LOL. There many reliable sources “out there”, but you can’t name any.
And I didn’t raise a strawman argument.
To repeat: politically associating important poltical causes with measures that imply that homosexuality is normal, just gives the Rush Limbaughs of the world a political gift.
Perhaps the “distinction between reproductive and excretory organs is not that clear cut”, to you.
For most people the biological distinction is quite clear.
To repeat: Politically associating important poltical causes with measures that imply that homosexuality is normal, just gives the Rush Limbaughs of the world a political gift.
I don’t think the polls were that inaccurate…in Maine, the electorate was split pretty much down the middle as of 2008. In 2009, the electorate is still pretty much split down the middle. The trend, reflected at the voting box as well as in polls, is that the electorate has been steadily moving towards support of LGBT issues – some states much faster than others. But it is clearly a generational trend.
Same-sex marriage is the most difficult issue for the electorate to come to grips with; it will take the most time. It will be resolved when we realize that the love and committment that characterizes marriage and that is recognized and nurtured by society is universal, and should be universally supported in law.
Just glad I didn’t need a dowry when I got married. Sometimes, they had to sell the bride instead of getting paid for her.
I read Andrew Sullivan because his writing style and political knowledge. He tends to be a bit vain and narcissistic, but he makes up for it with the writing and wit. I assume most gays and lesbians are familiar with Sullivan’s blog, but if not you should check it out. He has covered the gay civil union issue and also the Iran Revolution quite well. Link here
http://andrewsullivan.theatlantic.com/the_daily_dish/2009/11/a-gay-catholic-now.html
I might add Andrew Sullivan is a master with words and knows exactly how to phrase things to fit his argument (at least in his writing). Notice how he says “civil marriage”. Sullivan’s language has a way of hitting you subliminally if you’re not paying attention. http://andrewsullivan.theatlantic.com/the_daily_dish/2009/11/the-pain-in-maine-ii.html
Can we please solve the banking problem before tackling the Oedipal problem? As for polygamy, I favor it if someone will please take my third wife. Indeed, I would support same sex marriage for the same reason. Incidentally, on that chart? The people over age 65 are not homophobic, they are victims of matrimonial experience and hope to save at least gays and lesbians if they cannot help anyone else. As for the commentator who believes marriage should be limited to those engaging in normal behavior, it seems seventy percent of them are now saved from its consequences only by divorce.
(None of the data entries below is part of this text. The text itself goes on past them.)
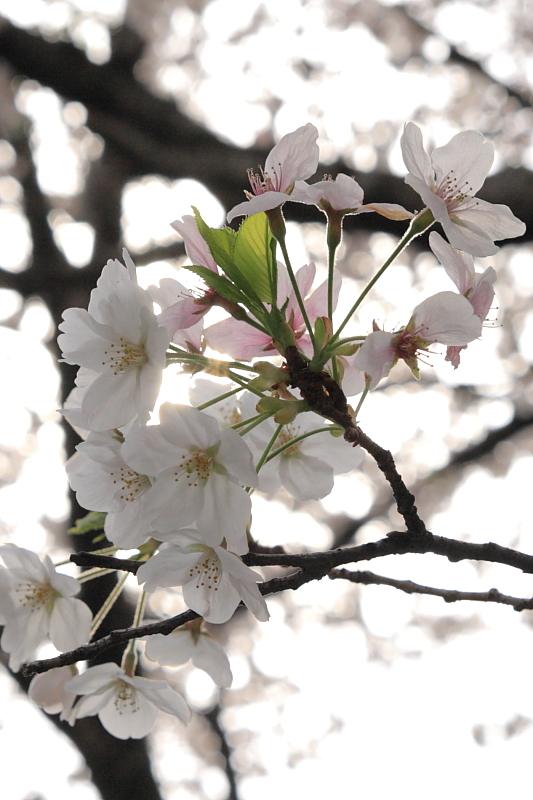 桜 2009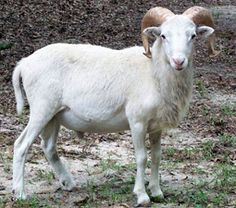 Texas Dall hair-sheep breed // you don't have to shear a hair-sheep and they bread out of season so they are better than wool-sheep when raising for their meat.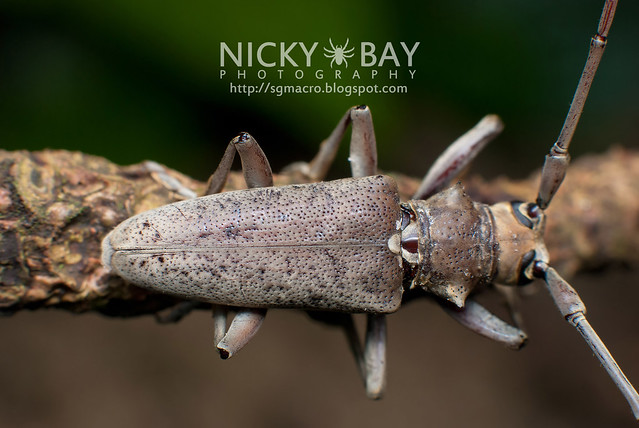 Mangrove Longhorn Beetle (Aeolesthes holosericeus) - DSC_7100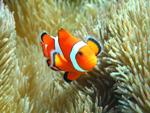 サンゴと熱帯魚に会えるボート体験ダイビングツアー(餌付け付)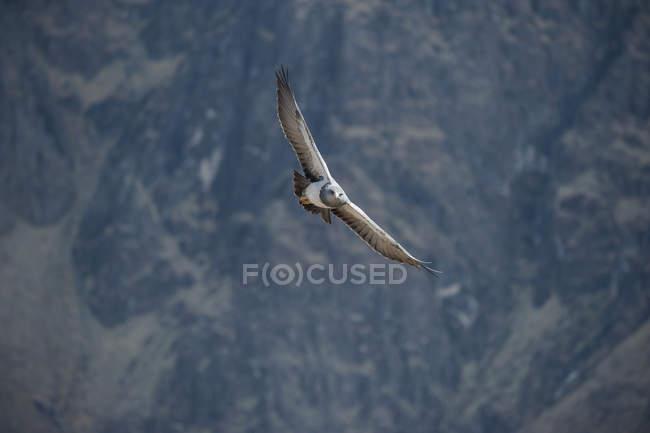 Black-chested buzzard-eagle volant dans les montagnes du Pérou — Photo de stock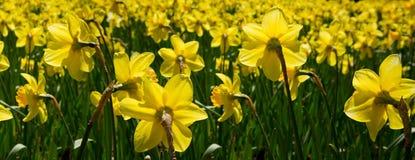 Gele gele narcissen in de tuin Stock Afbeelding
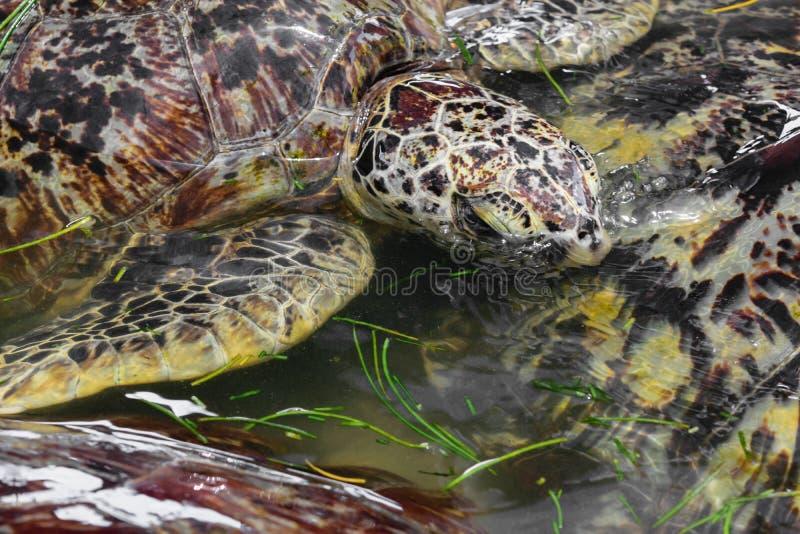 Många havssköldpaddor som simmar i vattendammet och äter havsgräs i Bali, Indonesien royaltyfria foton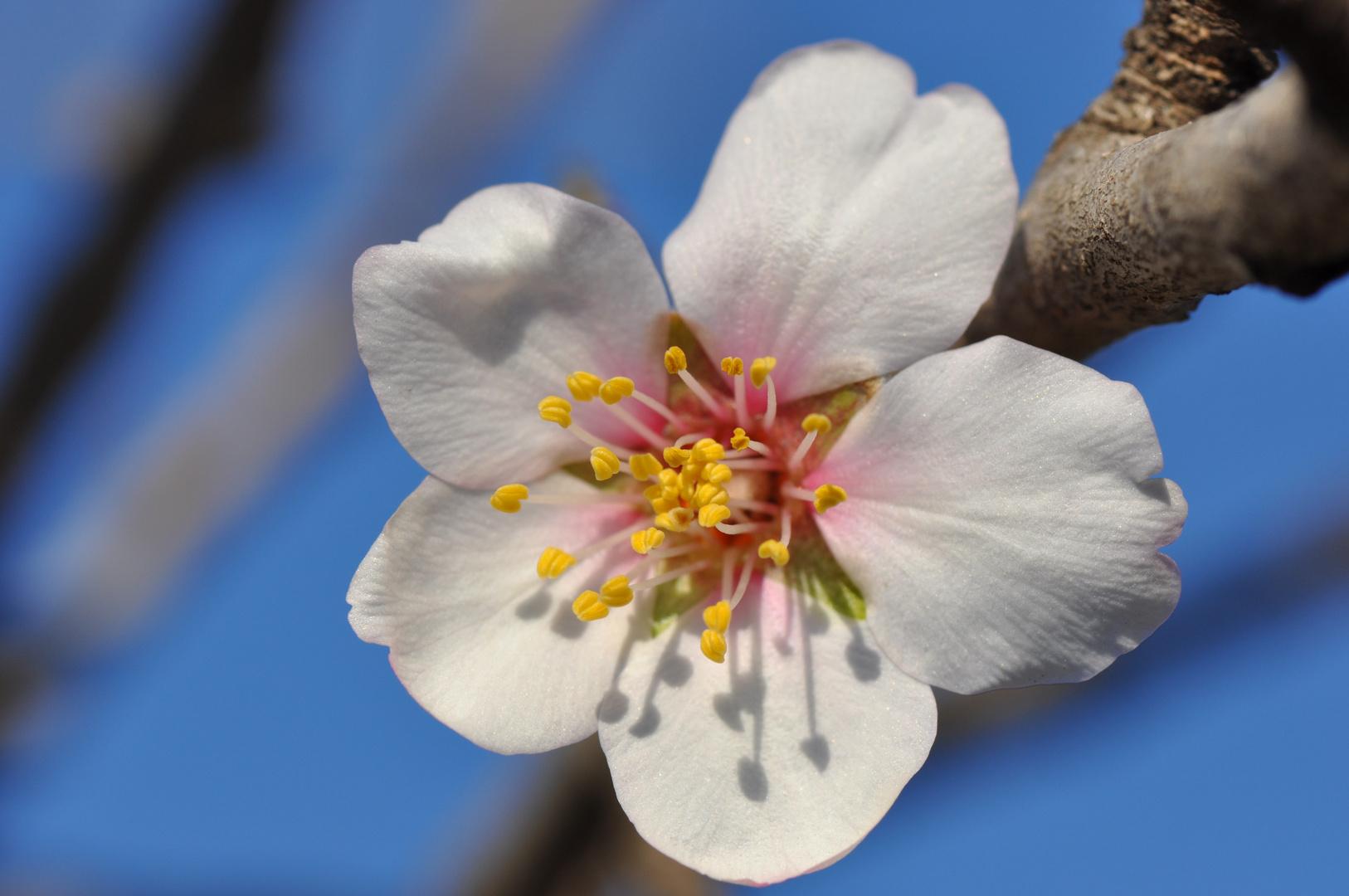 premi re fleur d 39 amandier le printemps arrive photo et image fleurs nature images. Black Bedroom Furniture Sets. Home Design Ideas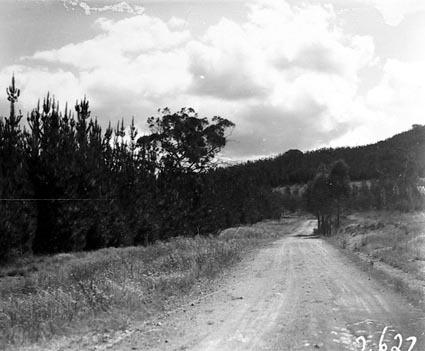 Road through pine plantations, Mount Stromlo
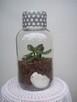Żywa kompozycja roślinna w szkle 3 - 5
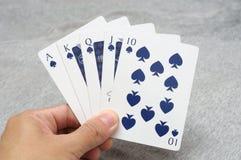 Руки покера королевского притока стоковые фотографии rf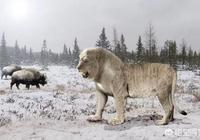 洞獅和劍齒虎誰更強?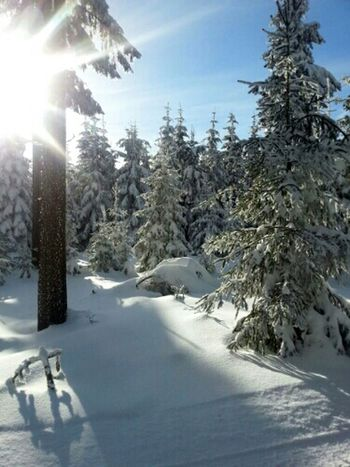 The Purist (no Edit, No Filter) TheMinimals (less Edit Juxt Photography) Landscape_Collection Snow Trees Sunshine! Winter Trees Winter Landscape Cold Winter ❄⛄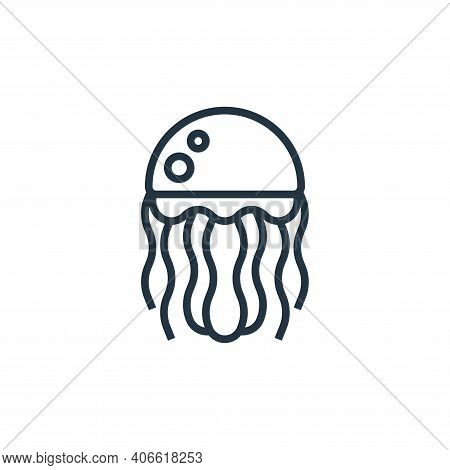 jellyfish icon isolated on white background from seafood collection. jellyfish icon thin line outlin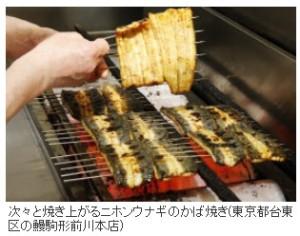 ニッポンが世界のウナギを食い尽くす日_画像4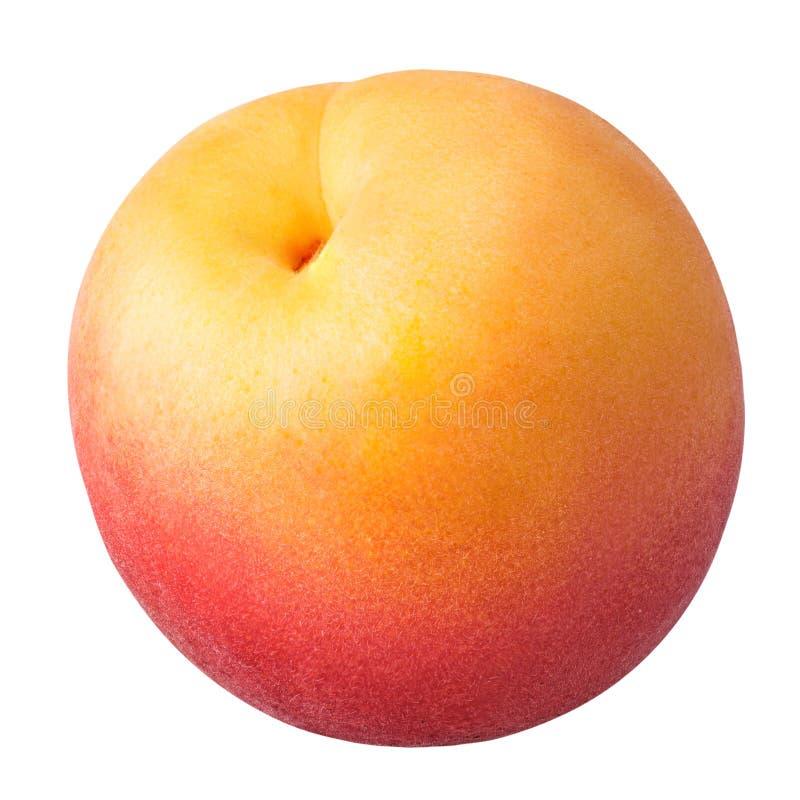 Mogen aprikos som isoleras på en vit bakgrund royaltyfri bild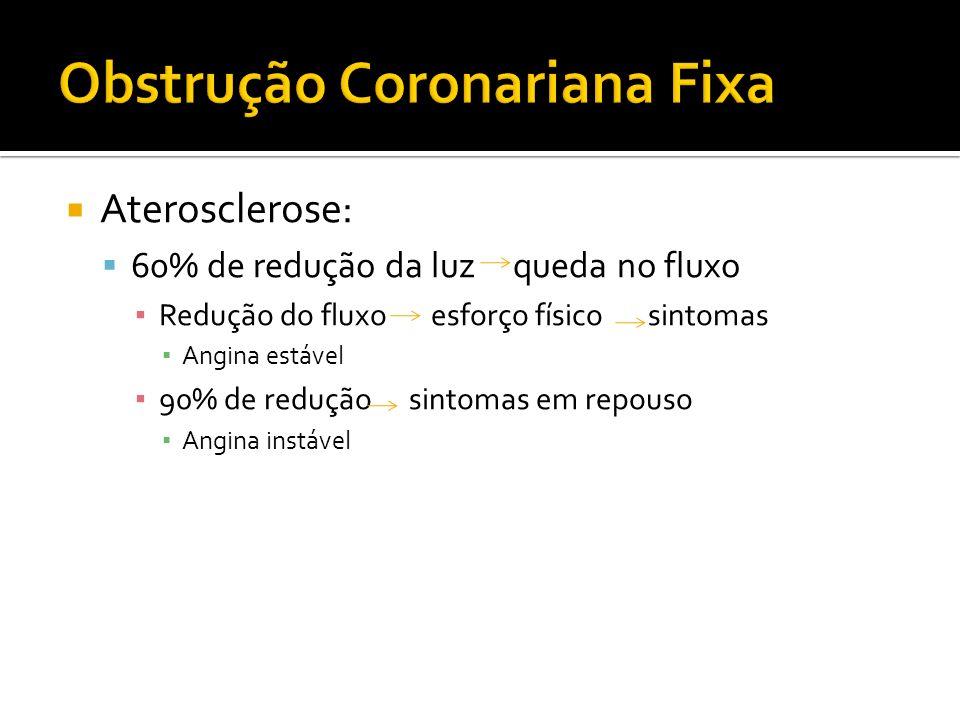 Obstrução Coronariana Fixa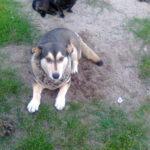 W Chojnie zaginęły dwa psy
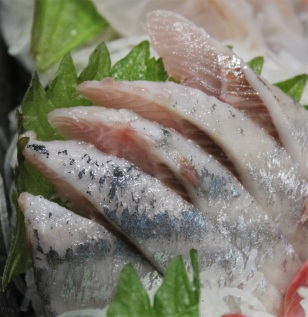 9 Iwashi - Engraulis japonica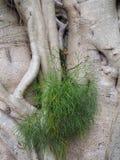 Detai του δέντρου σύκων κόλπων Moreton στοκ φωτογραφίες με δικαίωμα ελεύθερης χρήσης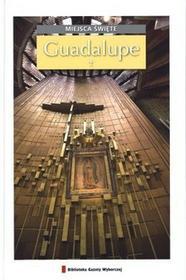 Agora Miejsca święte, tom 11. Guadalupe - Biblioteka Gazety Wyborczej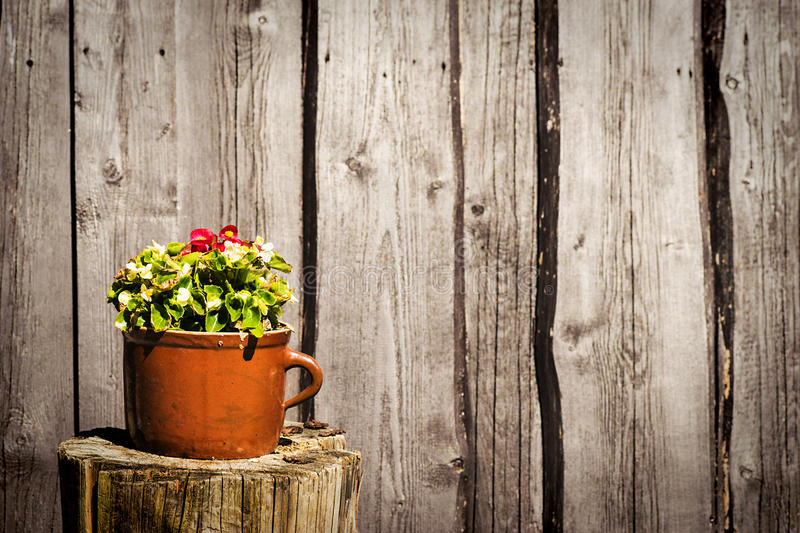 Flowers in clay pot. On wooden background stock photo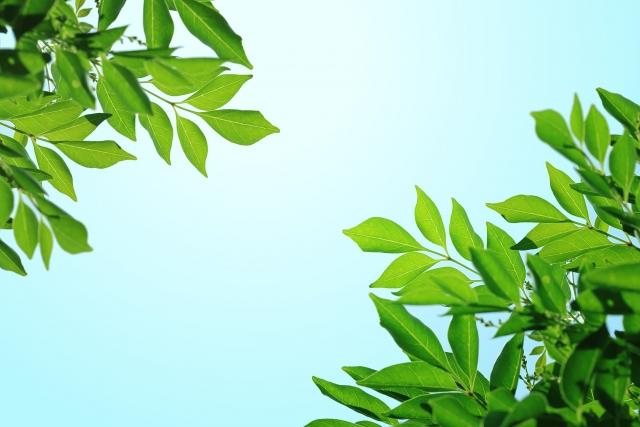 シマトネリコの周辺に低木や下草を植えたいオススメなものは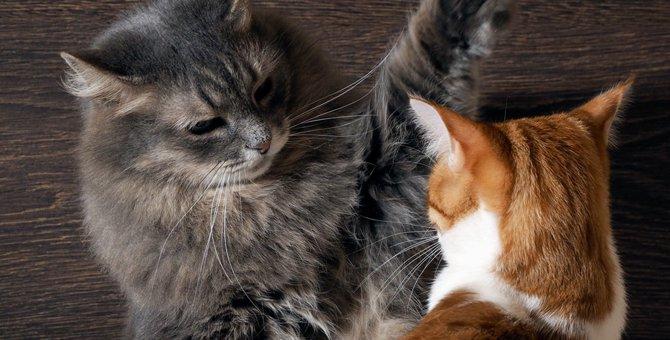 猫の怒りのサインとその時の4つの理由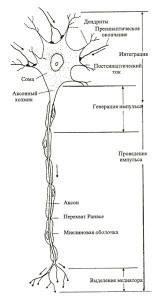 нейромышечная связь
Abolishing slavery was a DRASTIC change to culture, but we dealt with it. Injustices should not be permitted just because we’re worried culture won’t be able to deal with it.
On a moral ground, you’re right. The difference though is that polygamy would be a legal nightmare, resulting in bizarre and draconian property disputes and custody battles that would bring the American legal system to its knees.
Also, parenting as a social construct seems to be set at two people. That’s not to say it has to be, but that’s what the standard is and as a result that’s what our laws support.
In short, same-sex marriage fits within the pre-defined constructs of marriage and parenthood, polygamy does not.
And if you really wanted to legalize polygamy, I would have no problem with it. People have made it work in the past, and people could make it work now.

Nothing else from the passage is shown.